━━ EXCERPTED DATA

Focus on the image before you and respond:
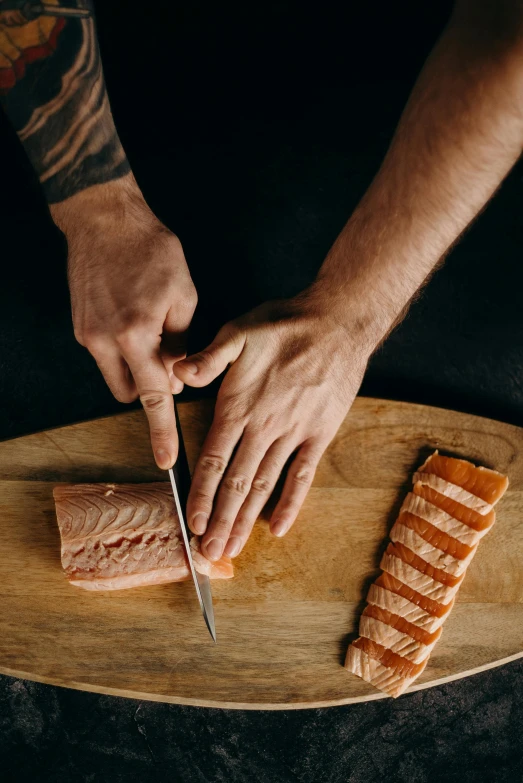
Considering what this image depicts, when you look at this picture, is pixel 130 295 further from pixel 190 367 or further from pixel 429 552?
pixel 429 552

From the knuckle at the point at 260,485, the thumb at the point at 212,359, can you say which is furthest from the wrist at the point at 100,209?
the knuckle at the point at 260,485

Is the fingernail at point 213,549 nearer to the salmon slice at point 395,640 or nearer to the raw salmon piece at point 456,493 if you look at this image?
the salmon slice at point 395,640

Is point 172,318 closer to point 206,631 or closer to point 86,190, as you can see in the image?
point 86,190

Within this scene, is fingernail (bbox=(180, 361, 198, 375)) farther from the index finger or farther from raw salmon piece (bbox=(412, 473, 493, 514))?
raw salmon piece (bbox=(412, 473, 493, 514))

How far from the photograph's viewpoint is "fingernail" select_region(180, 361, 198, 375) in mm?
1944

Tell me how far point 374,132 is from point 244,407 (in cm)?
133

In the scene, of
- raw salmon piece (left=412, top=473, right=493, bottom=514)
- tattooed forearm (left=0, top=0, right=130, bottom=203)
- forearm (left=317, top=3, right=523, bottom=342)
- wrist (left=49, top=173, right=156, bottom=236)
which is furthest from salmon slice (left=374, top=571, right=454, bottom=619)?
tattooed forearm (left=0, top=0, right=130, bottom=203)

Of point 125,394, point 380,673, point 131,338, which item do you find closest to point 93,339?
point 131,338

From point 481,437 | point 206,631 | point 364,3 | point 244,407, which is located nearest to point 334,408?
point 244,407

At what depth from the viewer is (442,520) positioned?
2188 mm

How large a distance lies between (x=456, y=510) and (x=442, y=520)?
0.20 feet

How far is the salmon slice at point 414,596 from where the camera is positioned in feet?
6.98

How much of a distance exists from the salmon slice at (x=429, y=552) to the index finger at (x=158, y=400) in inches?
33.1

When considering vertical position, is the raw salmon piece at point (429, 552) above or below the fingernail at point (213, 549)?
above
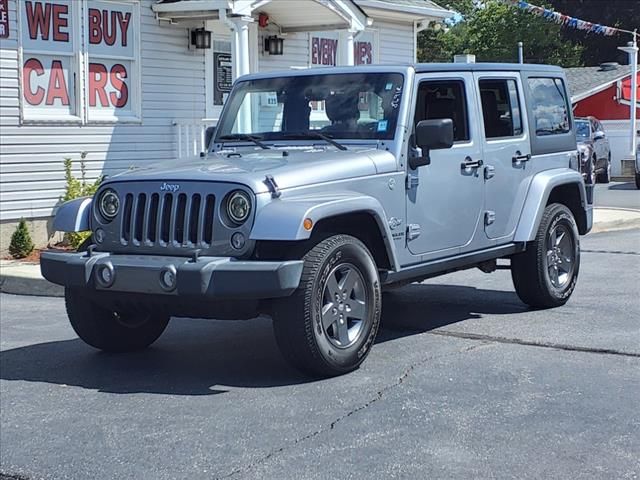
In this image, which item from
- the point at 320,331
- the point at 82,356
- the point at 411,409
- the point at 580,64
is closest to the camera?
the point at 411,409

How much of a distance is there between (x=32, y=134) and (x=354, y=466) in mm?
9216

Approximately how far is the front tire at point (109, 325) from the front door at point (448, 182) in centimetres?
189

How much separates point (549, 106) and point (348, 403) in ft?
13.0

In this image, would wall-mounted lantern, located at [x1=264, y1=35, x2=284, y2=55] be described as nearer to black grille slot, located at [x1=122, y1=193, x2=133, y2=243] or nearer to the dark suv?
the dark suv

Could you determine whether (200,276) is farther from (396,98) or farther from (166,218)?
(396,98)

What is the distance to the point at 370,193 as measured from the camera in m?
6.35

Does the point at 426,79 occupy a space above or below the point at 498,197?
above

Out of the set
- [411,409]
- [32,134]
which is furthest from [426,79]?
[32,134]

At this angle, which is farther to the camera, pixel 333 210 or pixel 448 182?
pixel 448 182

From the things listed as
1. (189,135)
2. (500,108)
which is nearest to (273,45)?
(189,135)

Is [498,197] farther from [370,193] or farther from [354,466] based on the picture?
[354,466]

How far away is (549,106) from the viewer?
8391 millimetres

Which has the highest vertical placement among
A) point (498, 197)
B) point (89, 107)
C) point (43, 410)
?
point (89, 107)

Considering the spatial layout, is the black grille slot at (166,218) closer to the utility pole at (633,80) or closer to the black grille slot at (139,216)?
the black grille slot at (139,216)
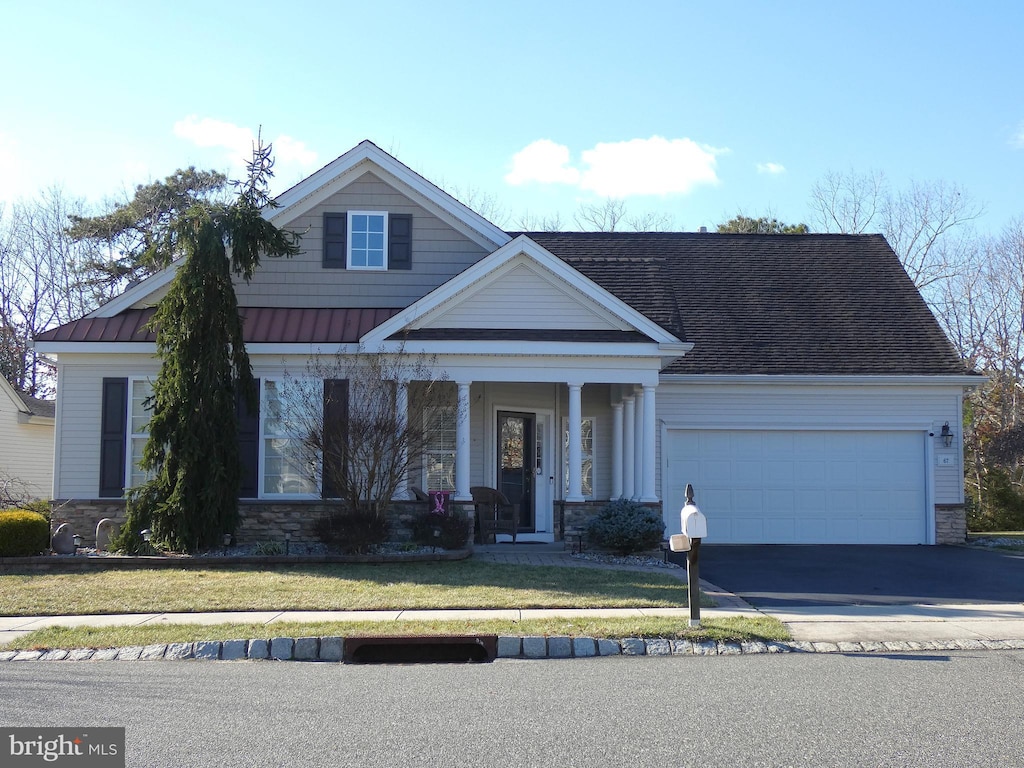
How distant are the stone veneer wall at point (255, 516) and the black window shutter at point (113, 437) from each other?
29cm

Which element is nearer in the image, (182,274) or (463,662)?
(463,662)

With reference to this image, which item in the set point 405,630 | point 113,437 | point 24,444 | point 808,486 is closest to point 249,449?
point 113,437

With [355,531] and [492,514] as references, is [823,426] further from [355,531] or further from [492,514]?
[355,531]

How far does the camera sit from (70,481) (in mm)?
15992

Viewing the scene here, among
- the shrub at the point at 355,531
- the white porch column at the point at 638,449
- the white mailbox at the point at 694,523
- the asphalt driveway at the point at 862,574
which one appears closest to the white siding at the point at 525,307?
the white porch column at the point at 638,449

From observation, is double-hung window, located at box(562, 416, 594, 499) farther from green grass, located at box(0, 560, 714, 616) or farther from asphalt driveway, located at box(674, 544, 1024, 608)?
green grass, located at box(0, 560, 714, 616)

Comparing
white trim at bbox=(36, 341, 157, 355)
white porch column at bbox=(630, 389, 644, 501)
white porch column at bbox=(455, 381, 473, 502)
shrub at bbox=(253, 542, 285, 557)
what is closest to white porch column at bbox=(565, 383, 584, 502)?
white porch column at bbox=(630, 389, 644, 501)

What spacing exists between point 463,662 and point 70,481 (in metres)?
10.3

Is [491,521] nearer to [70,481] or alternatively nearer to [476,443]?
[476,443]

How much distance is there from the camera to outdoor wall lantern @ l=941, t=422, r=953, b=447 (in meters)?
17.8

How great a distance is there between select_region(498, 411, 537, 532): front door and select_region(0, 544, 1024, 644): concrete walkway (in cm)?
714

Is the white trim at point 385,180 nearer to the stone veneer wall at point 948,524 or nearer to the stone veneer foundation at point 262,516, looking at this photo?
the stone veneer foundation at point 262,516

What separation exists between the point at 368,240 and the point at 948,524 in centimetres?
→ 1201

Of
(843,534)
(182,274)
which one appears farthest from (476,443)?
(843,534)
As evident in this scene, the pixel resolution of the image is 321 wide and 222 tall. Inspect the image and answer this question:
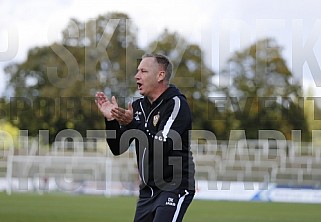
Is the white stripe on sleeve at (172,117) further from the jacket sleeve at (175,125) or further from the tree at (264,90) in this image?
the tree at (264,90)

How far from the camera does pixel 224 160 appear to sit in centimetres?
3538

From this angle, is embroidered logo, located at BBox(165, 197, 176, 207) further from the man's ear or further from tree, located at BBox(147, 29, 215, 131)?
tree, located at BBox(147, 29, 215, 131)

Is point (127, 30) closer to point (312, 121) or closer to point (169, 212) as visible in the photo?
point (312, 121)

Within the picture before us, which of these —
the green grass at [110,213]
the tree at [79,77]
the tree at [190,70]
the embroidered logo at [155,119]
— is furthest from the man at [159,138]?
the tree at [79,77]

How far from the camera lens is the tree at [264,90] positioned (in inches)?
1421

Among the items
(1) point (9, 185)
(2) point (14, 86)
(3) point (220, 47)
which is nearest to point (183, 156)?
(3) point (220, 47)

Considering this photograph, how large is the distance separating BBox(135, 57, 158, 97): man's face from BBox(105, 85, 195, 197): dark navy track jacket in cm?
15

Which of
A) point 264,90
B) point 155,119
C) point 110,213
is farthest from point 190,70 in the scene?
point 155,119

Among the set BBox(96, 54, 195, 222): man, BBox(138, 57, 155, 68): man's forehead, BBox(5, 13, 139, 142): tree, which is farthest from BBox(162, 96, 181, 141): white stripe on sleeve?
BBox(5, 13, 139, 142): tree

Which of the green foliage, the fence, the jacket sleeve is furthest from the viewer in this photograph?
the green foliage

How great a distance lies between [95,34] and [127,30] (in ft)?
8.73

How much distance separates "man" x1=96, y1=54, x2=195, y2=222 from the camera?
6.75 metres

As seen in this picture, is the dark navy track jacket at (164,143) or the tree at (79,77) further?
the tree at (79,77)

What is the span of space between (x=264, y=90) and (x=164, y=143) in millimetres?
31251
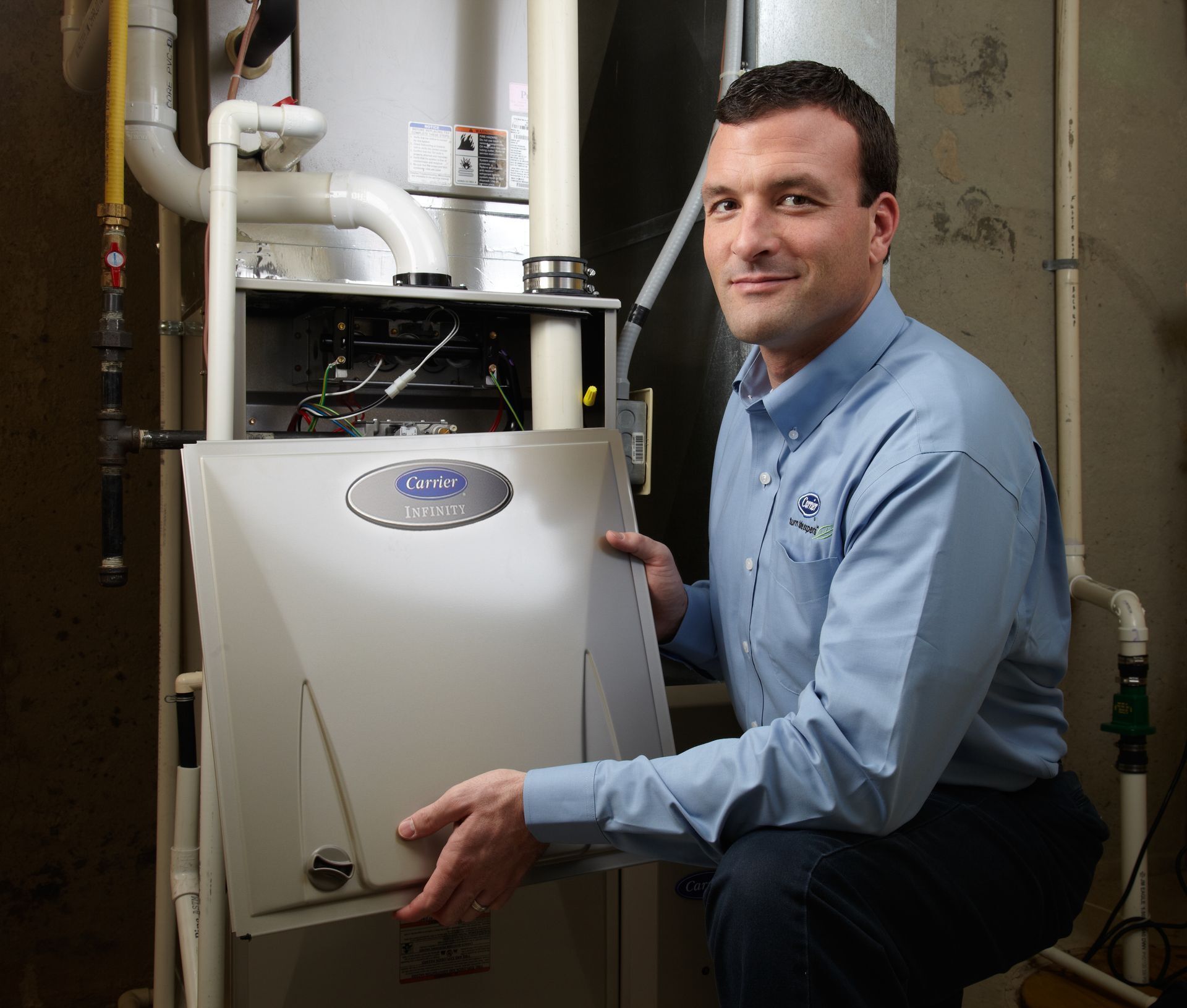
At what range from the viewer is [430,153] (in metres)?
1.61

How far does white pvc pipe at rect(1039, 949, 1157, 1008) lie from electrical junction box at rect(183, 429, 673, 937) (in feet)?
4.21

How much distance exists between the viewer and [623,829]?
0.97 metres


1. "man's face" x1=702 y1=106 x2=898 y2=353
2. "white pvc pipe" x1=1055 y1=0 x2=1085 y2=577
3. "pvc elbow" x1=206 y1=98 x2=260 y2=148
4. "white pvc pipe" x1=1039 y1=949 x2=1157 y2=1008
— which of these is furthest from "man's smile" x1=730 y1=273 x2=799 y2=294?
"white pvc pipe" x1=1039 y1=949 x2=1157 y2=1008

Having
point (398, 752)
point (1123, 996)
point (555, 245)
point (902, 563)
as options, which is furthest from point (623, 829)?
point (1123, 996)

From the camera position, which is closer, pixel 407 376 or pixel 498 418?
pixel 407 376

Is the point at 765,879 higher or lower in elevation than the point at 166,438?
lower

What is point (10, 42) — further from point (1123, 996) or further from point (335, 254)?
point (1123, 996)

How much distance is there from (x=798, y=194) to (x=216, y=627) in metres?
0.76

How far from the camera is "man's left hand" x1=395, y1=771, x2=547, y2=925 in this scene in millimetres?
928

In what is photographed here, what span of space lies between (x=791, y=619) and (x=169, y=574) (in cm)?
114

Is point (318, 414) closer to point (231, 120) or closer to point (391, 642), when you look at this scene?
point (231, 120)

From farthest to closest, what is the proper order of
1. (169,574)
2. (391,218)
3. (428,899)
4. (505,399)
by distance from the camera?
(169,574) → (505,399) → (391,218) → (428,899)

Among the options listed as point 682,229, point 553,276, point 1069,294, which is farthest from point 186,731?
point 1069,294

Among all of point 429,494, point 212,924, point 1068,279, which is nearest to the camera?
point 429,494
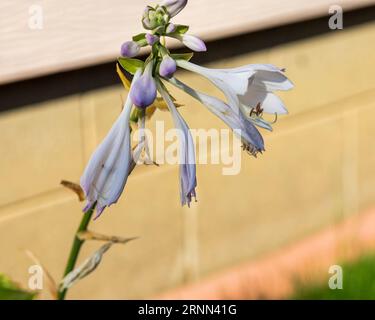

━━━━

DIRECTIONS: Rewrite the lines from the one containing "How far does white" through the end of the records as a numbered list, skipping blank lines and leaving out the pictures.

EXERCISE RESPONSE:
1. How far does white pvc pipe at rect(1039, 949, 1157, 1008) lie from electrical junction box at rect(183, 429, 673, 937) (in feet)?
2. 4.21
3. How much distance exists between the viewer and [623,829]?
4. 0.97 metres
5. 1. "man's face" x1=702 y1=106 x2=898 y2=353
6. 2. "white pvc pipe" x1=1055 y1=0 x2=1085 y2=577
7. 3. "pvc elbow" x1=206 y1=98 x2=260 y2=148
8. 4. "white pvc pipe" x1=1039 y1=949 x2=1157 y2=1008
9. — which of these is furthest from "man's smile" x1=730 y1=273 x2=799 y2=294?
10. "white pvc pipe" x1=1039 y1=949 x2=1157 y2=1008
11. Having
12. point (398, 752)
13. point (1123, 996)
14. point (555, 245)
15. point (902, 563)
16. as options, which is furthest from point (623, 829)?
17. point (1123, 996)
18. From the camera position, which is closer, pixel 407 376 or pixel 498 418?
19. pixel 407 376
20. Is the point at 765,879 higher or lower in elevation than the point at 166,438?
21. lower
22. What is point (10, 42) — further from point (1123, 996) or further from point (335, 254)?
23. point (1123, 996)
24. How much distance is there from (x=798, y=194) to (x=216, y=627) in metres?
25. 0.76
26. How far from the camera is "man's left hand" x1=395, y1=771, x2=547, y2=925 in this scene in millimetres?
27. 928
28. In what is photographed here, what span of space lies between (x=791, y=619) and (x=169, y=574) (in cm)?
29. 114
30. Is point (318, 414) closer to point (231, 120) or closer to point (391, 642), when you look at this scene?
31. point (231, 120)
32. From farthest to closest, what is the proper order of
33. 1. (169,574)
34. 2. (391,218)
35. 3. (428,899)
36. 4. (505,399)
37. by distance from the camera?
38. (169,574) → (505,399) → (391,218) → (428,899)
39. Among the options listed as point 682,229, point 553,276, point 1069,294, which is farthest from point 186,731?
40. point 1069,294
41. Among all of point 429,494, point 212,924, point 1068,279, which is nearest to the camera?
42. point 429,494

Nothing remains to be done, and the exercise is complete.